_Your task:_ Find the lines of the data below that include "morning". Report their number only.

:: Information given ::

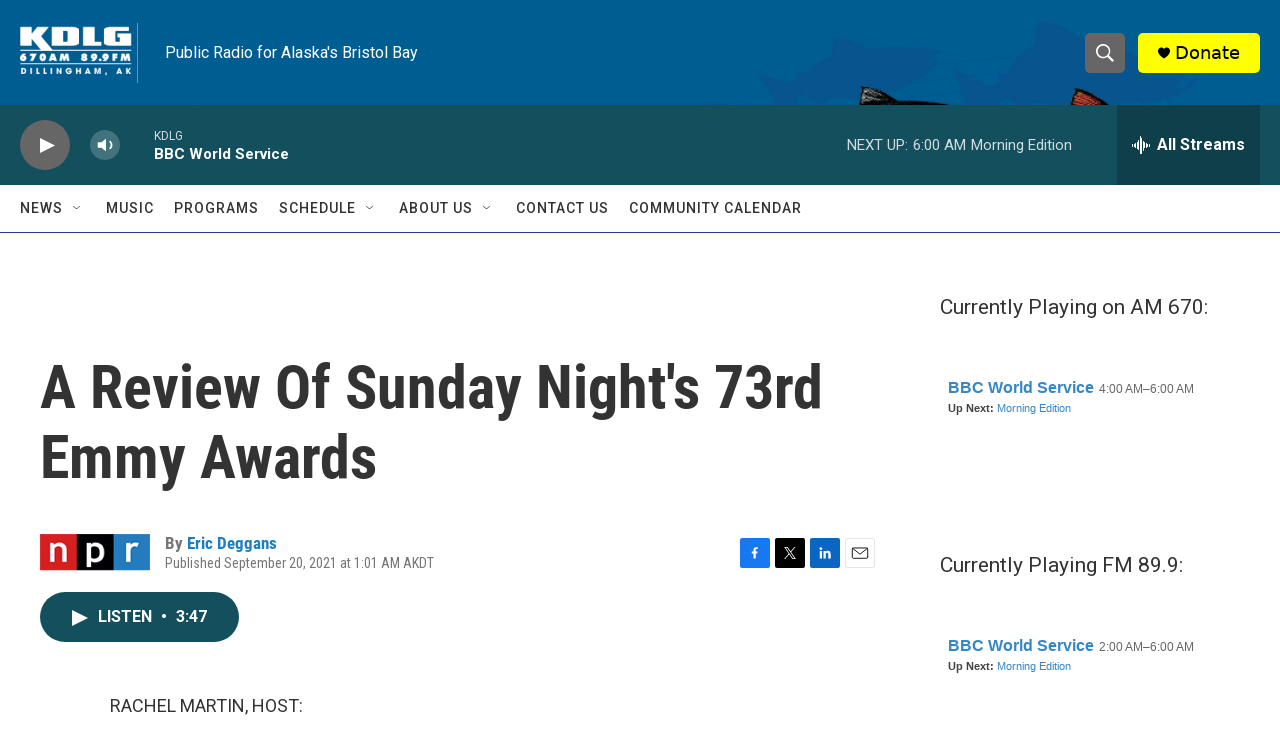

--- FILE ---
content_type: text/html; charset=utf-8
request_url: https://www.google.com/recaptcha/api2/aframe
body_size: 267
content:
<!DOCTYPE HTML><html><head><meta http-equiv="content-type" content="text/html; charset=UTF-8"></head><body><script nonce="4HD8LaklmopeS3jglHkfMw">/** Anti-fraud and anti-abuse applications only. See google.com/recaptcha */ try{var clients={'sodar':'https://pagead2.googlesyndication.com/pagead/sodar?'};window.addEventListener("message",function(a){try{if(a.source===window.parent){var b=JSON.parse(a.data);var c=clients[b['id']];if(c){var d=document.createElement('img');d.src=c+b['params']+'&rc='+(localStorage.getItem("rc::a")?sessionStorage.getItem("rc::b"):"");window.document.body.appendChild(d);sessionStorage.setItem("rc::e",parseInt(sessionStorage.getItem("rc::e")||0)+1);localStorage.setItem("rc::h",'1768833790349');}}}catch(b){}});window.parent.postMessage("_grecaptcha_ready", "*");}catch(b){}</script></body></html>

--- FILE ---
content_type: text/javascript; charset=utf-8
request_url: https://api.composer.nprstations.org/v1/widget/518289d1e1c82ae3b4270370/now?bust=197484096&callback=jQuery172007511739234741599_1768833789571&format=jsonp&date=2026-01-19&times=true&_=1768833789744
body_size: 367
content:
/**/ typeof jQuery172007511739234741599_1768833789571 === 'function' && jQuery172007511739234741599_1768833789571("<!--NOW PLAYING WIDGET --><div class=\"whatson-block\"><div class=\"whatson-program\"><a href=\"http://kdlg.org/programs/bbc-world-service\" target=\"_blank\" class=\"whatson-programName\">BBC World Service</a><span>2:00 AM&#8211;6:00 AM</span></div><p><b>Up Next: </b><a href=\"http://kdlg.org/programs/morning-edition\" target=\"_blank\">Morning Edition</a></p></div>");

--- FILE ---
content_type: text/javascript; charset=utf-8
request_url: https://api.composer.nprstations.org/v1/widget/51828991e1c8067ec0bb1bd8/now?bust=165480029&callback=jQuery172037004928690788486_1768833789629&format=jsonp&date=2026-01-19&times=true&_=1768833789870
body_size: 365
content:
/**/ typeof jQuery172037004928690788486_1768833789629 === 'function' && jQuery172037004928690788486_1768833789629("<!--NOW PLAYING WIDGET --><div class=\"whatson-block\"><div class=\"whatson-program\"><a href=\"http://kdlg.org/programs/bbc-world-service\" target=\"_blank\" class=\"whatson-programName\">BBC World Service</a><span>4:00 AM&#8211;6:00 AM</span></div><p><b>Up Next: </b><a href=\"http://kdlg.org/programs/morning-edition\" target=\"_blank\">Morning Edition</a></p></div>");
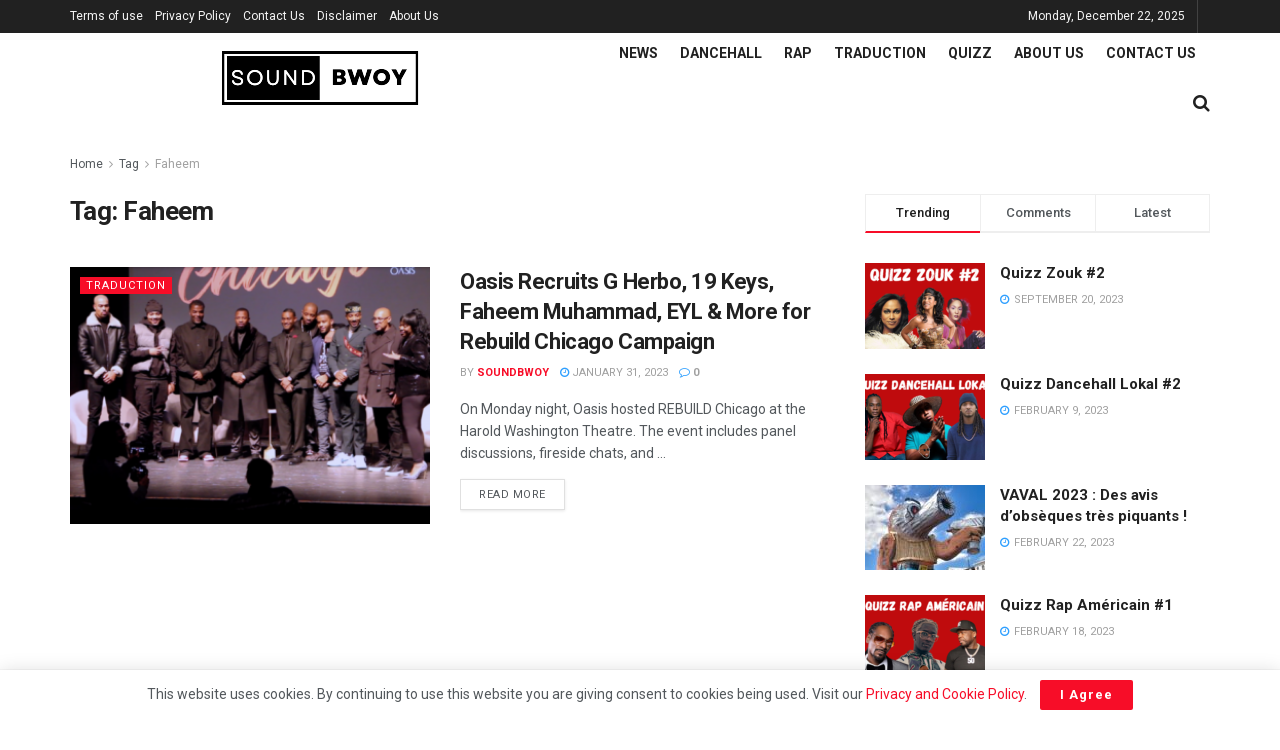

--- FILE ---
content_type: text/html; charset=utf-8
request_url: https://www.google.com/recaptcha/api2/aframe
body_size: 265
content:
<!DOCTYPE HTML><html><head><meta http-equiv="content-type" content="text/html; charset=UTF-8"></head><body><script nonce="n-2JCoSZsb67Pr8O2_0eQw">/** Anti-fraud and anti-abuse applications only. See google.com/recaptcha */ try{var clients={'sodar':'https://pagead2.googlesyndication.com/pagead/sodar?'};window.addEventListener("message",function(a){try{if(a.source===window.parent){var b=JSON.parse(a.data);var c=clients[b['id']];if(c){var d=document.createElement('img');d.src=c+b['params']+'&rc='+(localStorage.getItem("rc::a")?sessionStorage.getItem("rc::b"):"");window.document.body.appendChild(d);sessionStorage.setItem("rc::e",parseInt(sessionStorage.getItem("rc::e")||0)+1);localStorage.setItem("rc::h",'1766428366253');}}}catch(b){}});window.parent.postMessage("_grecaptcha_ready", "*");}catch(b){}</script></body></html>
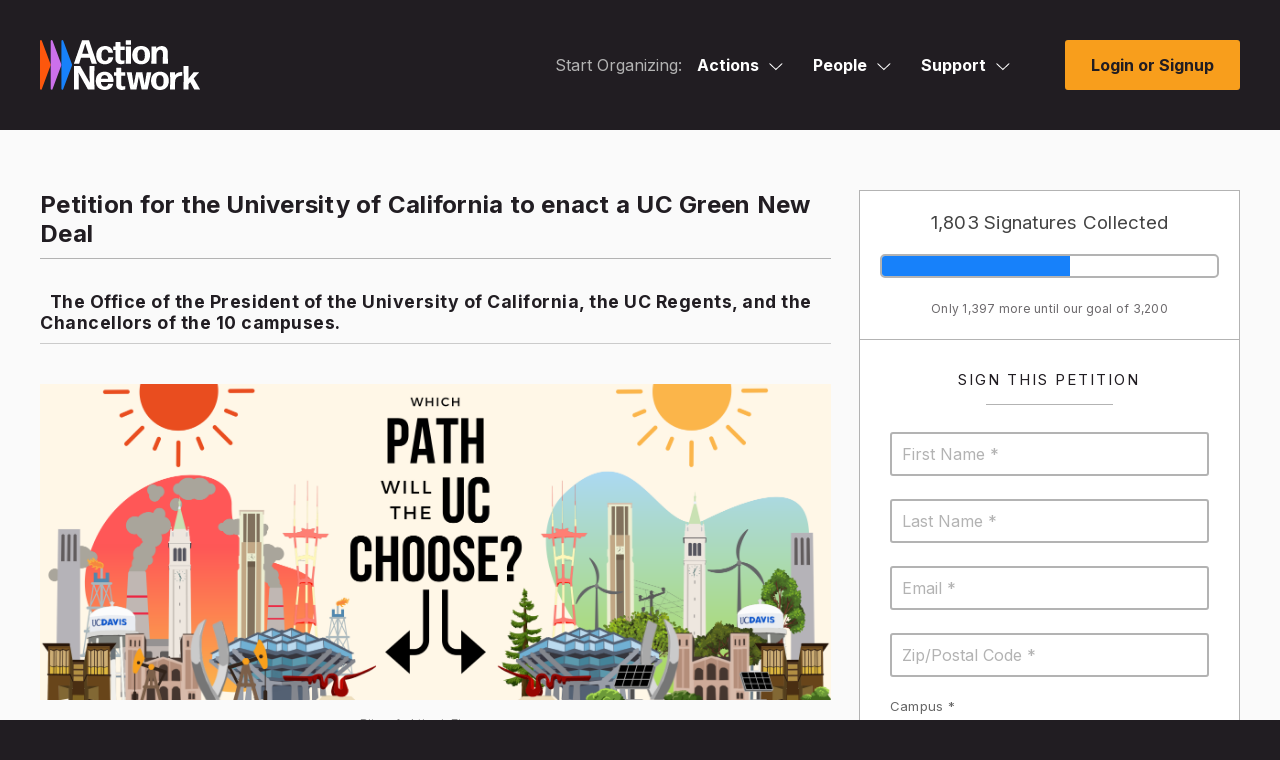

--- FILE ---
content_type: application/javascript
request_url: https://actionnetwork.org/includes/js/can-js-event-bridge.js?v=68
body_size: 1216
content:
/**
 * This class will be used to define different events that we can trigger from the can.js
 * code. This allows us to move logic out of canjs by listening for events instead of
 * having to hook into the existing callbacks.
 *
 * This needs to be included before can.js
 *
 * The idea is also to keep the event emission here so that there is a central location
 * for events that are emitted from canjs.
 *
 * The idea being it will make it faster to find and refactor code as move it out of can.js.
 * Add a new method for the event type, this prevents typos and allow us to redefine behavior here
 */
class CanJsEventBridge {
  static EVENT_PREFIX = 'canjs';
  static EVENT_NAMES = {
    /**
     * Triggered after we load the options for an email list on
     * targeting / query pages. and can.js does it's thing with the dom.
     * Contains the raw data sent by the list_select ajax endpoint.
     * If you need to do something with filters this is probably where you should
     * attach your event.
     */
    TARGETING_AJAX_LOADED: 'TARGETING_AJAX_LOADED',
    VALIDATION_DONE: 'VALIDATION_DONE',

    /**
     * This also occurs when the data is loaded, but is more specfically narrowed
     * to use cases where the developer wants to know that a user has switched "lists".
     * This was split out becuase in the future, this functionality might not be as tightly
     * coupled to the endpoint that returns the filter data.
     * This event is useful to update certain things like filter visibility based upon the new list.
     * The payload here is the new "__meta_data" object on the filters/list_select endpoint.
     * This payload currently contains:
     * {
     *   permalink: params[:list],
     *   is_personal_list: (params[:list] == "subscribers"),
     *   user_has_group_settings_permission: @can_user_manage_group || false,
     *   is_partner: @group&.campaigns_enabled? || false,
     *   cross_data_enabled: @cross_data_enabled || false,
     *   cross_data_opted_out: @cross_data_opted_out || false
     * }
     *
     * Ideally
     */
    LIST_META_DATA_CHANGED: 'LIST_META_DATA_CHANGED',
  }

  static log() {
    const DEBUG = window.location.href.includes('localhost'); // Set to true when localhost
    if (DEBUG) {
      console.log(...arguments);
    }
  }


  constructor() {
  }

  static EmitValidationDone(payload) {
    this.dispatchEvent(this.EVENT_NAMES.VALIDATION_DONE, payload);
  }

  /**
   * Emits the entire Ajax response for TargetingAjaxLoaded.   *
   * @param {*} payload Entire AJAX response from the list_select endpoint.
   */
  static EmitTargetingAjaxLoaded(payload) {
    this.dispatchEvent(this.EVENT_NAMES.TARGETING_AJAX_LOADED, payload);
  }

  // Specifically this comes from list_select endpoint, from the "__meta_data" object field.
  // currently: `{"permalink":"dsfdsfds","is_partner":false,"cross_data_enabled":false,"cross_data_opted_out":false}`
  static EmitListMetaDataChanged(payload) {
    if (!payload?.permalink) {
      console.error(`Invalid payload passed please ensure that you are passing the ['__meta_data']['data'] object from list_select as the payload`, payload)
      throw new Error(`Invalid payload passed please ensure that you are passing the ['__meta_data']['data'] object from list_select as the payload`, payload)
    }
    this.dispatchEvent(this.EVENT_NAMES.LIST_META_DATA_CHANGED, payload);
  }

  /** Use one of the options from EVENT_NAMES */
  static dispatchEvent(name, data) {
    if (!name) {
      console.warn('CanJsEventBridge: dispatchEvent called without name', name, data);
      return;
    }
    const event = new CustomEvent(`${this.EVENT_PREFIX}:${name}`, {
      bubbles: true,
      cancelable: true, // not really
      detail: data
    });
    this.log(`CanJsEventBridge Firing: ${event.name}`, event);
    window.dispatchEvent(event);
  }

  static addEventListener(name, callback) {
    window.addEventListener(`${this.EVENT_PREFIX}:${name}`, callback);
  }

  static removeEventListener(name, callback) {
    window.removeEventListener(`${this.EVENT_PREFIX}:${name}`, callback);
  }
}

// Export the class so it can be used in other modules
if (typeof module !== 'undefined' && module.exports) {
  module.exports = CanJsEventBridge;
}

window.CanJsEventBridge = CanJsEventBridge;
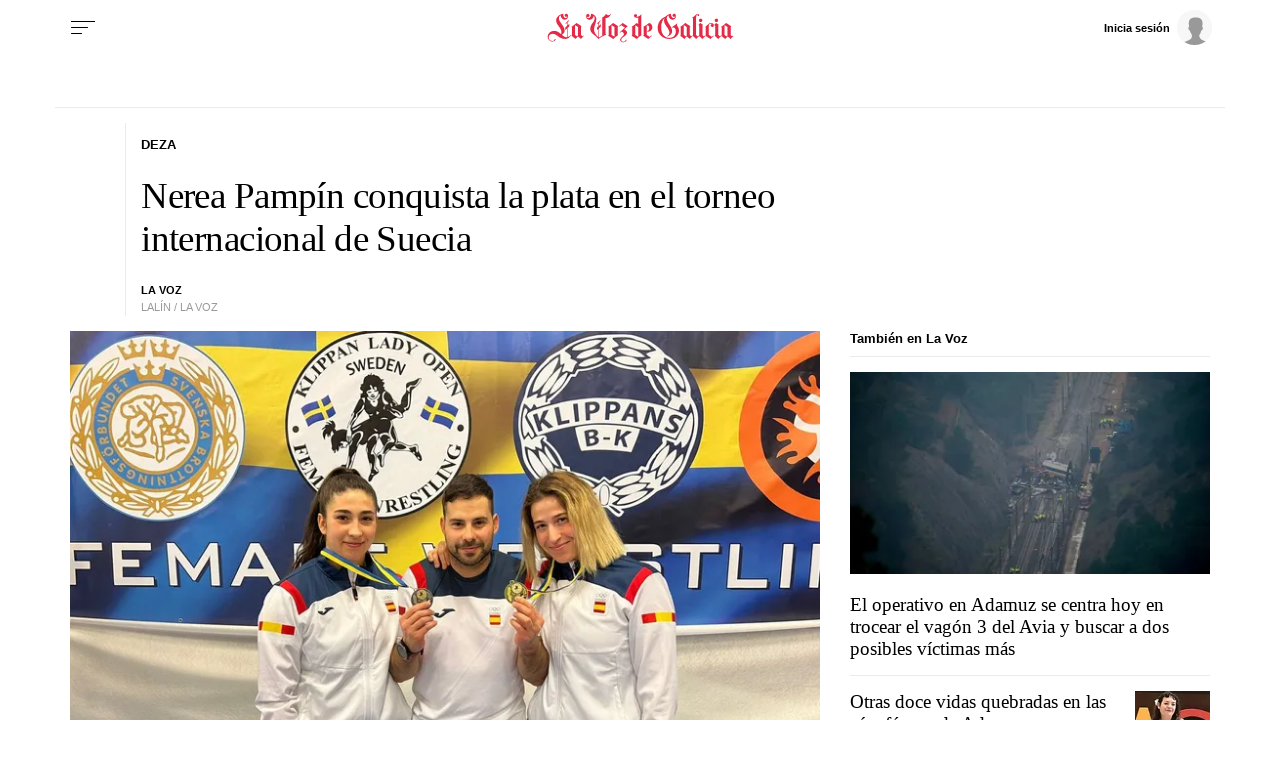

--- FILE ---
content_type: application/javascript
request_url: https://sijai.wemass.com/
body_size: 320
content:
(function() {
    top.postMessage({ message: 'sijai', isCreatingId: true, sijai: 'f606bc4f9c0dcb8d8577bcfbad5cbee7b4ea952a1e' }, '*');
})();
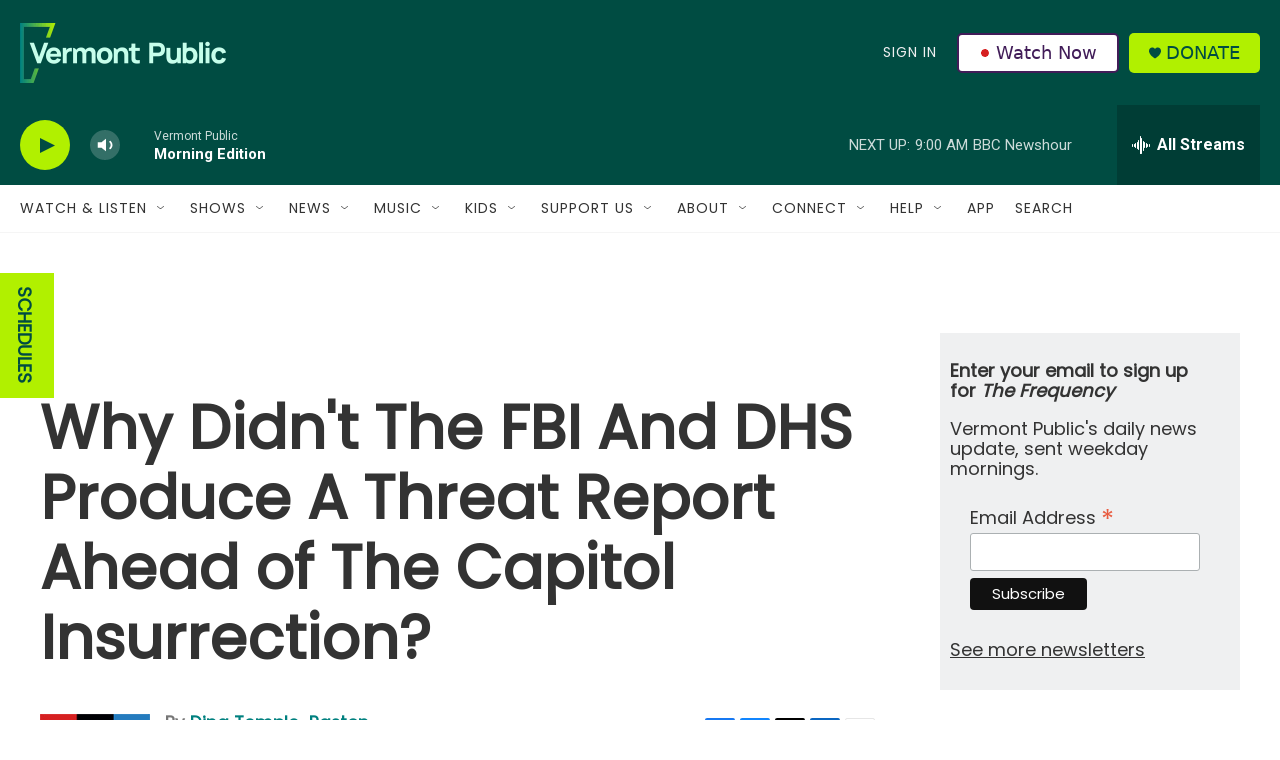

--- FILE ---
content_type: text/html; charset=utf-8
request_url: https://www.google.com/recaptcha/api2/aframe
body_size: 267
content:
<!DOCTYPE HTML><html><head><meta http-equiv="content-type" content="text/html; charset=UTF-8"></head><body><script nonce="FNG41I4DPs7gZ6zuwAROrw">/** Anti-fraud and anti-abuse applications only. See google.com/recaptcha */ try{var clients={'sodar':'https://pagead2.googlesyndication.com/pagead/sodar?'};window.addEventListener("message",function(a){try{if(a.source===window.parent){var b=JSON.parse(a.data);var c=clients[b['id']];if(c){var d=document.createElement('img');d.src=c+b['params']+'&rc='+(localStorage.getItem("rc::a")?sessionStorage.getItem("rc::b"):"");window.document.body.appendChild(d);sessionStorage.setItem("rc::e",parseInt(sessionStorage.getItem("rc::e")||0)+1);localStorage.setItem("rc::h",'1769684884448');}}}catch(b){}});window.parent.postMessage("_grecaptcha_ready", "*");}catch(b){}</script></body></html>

:::

_Task answer:_ 2